If their applications are accepted, asylum seekers are officially entitled to asylum or are considered to be legitimate refugees. This would mean that Mina would be either under subsidiary protection or be a refugee according to the Geneva Convention. This, at least, is the definition of the term “refugee” in the narrowest sense of the law. But in general, all people who have fled in desperation are considered refugees. For Mina, this could translate to political and religious factors such as war or discrimination.
Currently, everyone is using the term “refugee”, which has “shaped the public discourse of the year and accompanied political, economic, and civic life in exceptionally linguistic ways”. This is the reasoning behind the decision of the Gesellschaft für deutsche Sprache e.V. (Academy for the German Language) to deem “refugee” the 2015 word of the year. To linguistically sensitive ears, this term sounds pejorative. Words like Fremdling (alien) and Schwächling (weakling) have negative connotations, while terms like Schützling (one who needs protection) and Lehrling (one who needs teaching; apprentice) contain passive elements that express a dependent relationship.

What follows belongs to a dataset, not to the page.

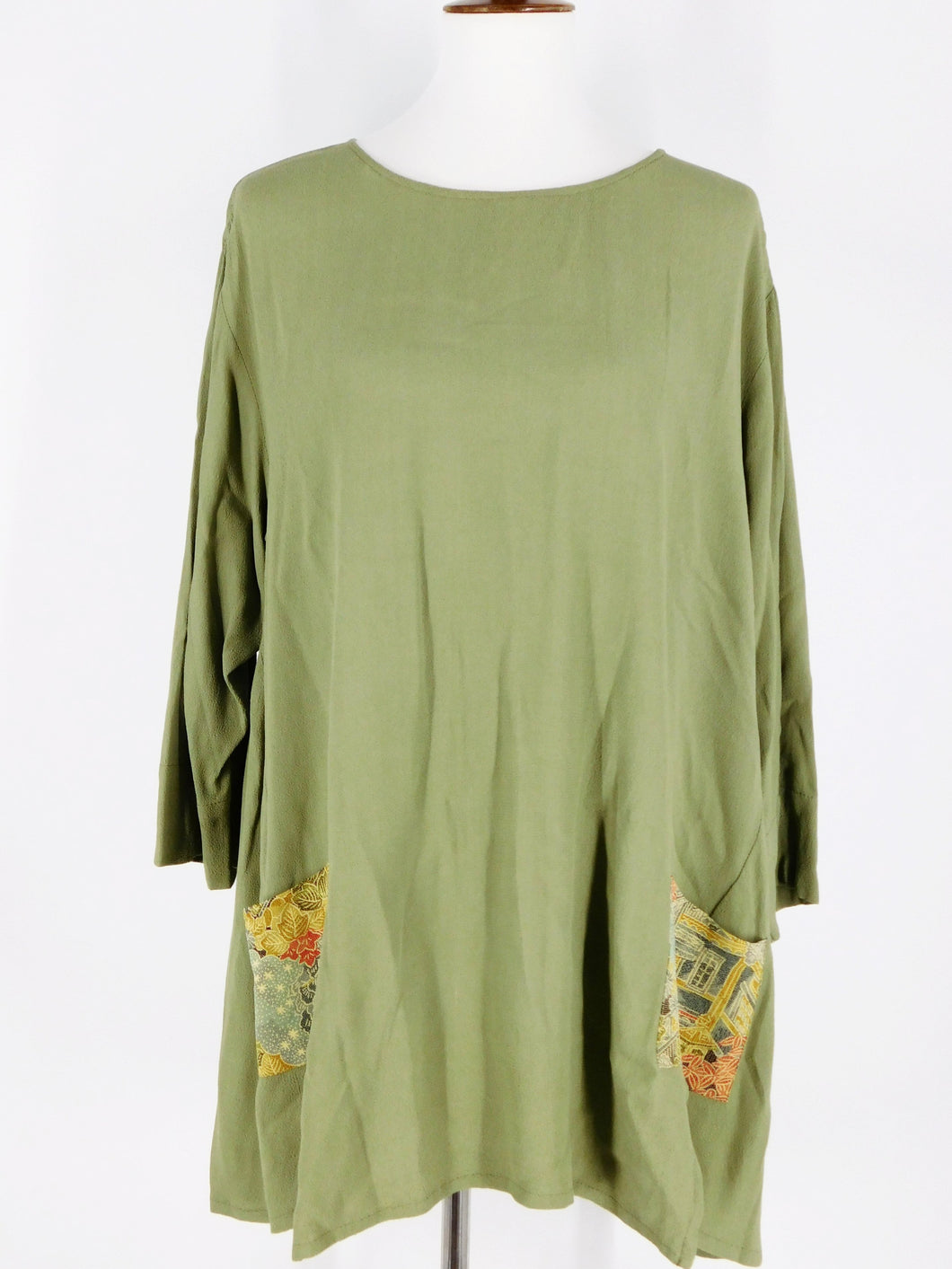 One-Of-A-Kind Assorted Kimono Silk Pocket Tunic - Sage - S/M - A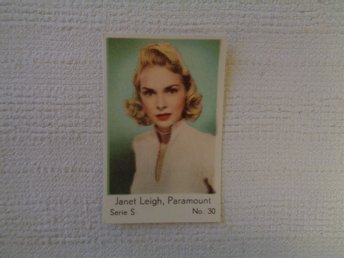 Nr 30 Janet Leigh- Serie S 1957- Stor text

“These negative associations are often avoided through the participial form of the word ‘refugee’ – Geflüchtete (adj: one who has fled)”, explains professor Rüdiger Harnisch, Department Chair of German Studies at the University of Passau. “Added to this is gender-correctness, since participles, like adjectives, are gender-less in plural form. This means that they have a grammatically neutral gender and are therefore able to avoid so-called generic masculine terms like ‘refugee’, [which is masculine in the German]”, says Harnisch.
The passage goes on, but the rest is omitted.